After months of preliminary meetings, the partnership staged a community planning and design charrette for over 200 participants with the help of an expert team of architects, planners, engineers, and market economists. In particular, the team asked participants to imagine themselves walking out of the light rail station into Little Tokyo, 20 years into the future. The partners listened to formal and informal conversations, and together with community members sketched those ideas into a tangible range of scenarios.

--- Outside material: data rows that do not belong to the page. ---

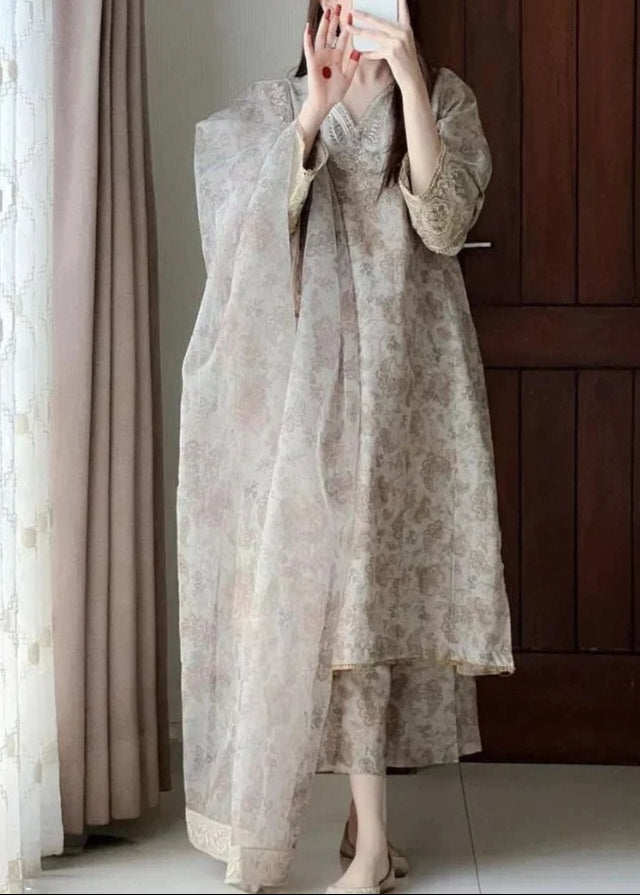 Grace S1058-Digital Printed 3pc Lawn Dress with Printed Munar Dupatta.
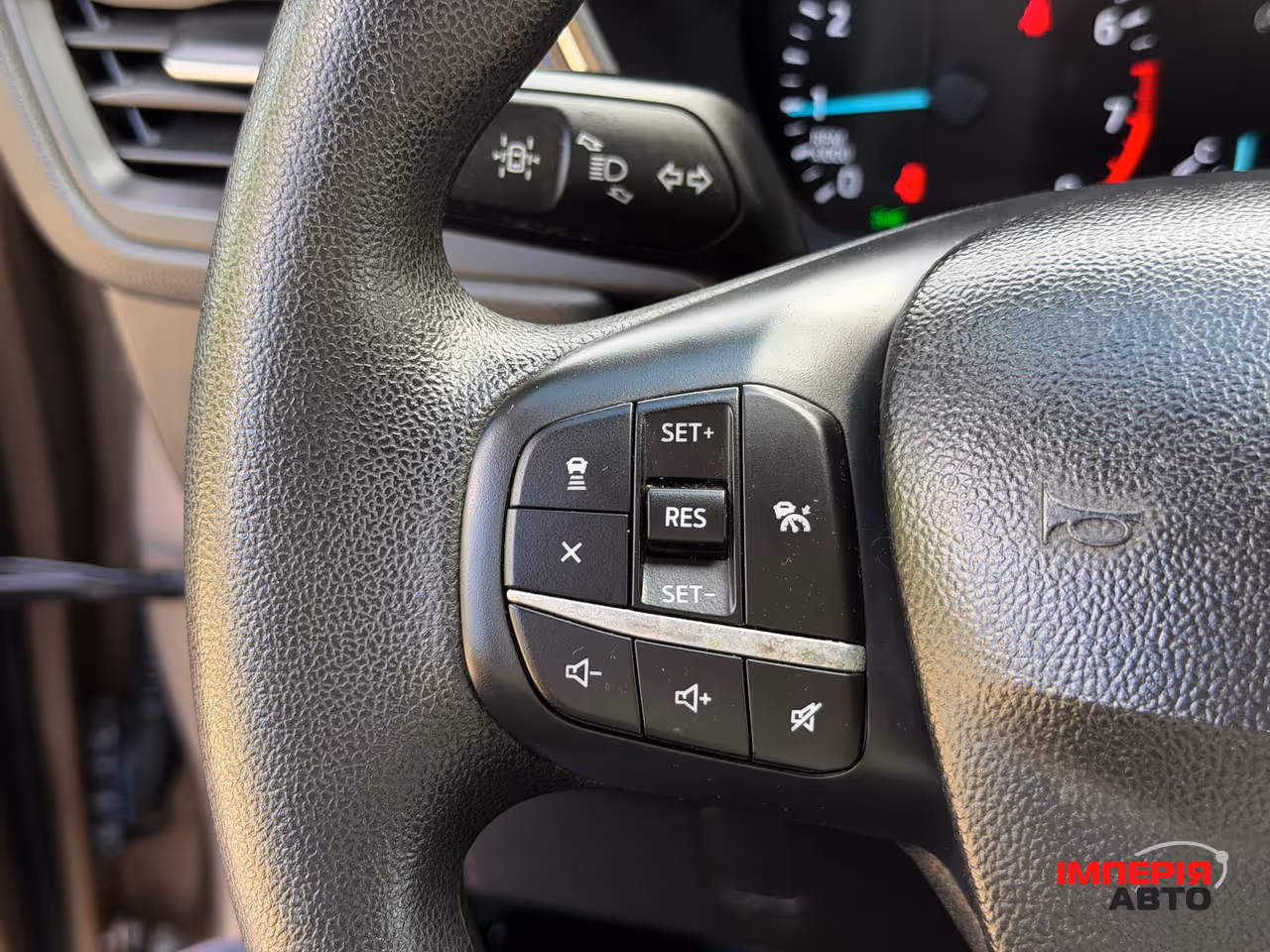 Ford Escape - фото 38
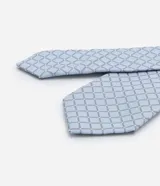 Corbata de corte regular confeccionada en tejido satinado, con estampado de rombos en tonos celestes y blancos.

Armed with decades of shelved master plans for sculpture gardens, massive skyscraper developments, and pedestrian linkage studies, the community and its partners crafted an exciting, balanced and comprehensive development vision that can simultaneously achieve deep affordability targets, provide commercial and cultural facilities that enhance the neighborhood's existing assets, and open up new park and plaza spaces for formal and informal gatherings.
The vision starts with a plan for equitable transit-oriented development around the new light rail station at First Street and Central Avenue. It also proposes an ambitious set of cutting-edge environmental features, including district-scaled green infrastructure -- district heating and cooling, stormwater collection planters, "living machine" graywater filtration landscaping, and a mini-solar electric grid.
It's more than just a development scheme: the partners are creating a model we are calling a Cultural Ecodistrict, a framework for achieving environmental sustainability in the context of historic and cultural neighborhood preservation. We hope to emulate what performance artist Nobuko Miyamoto and Great Leap have already begun to achieve in the arts, marrying environmental values with cultural traditions and creative vision.
The next step will be to bring the city, which has been an active observer of the planning process, on board with appropriate development guidance, zoning, and regulatory detail. Metro's blessing will also be important.
It took almost five years to get the planning of the regional connector line and station right. It took two years of discussion and planning to generate the community vision. And it likely will take another five to ten years to realize the vision. In other words, participatory planning is hard work, and to do it right it takes patience and dedication. But we believe it will be well worth the effort.
Thomas Yee is the Director of Planning at the Little Tokyo Service Center, a Community Development Corporation.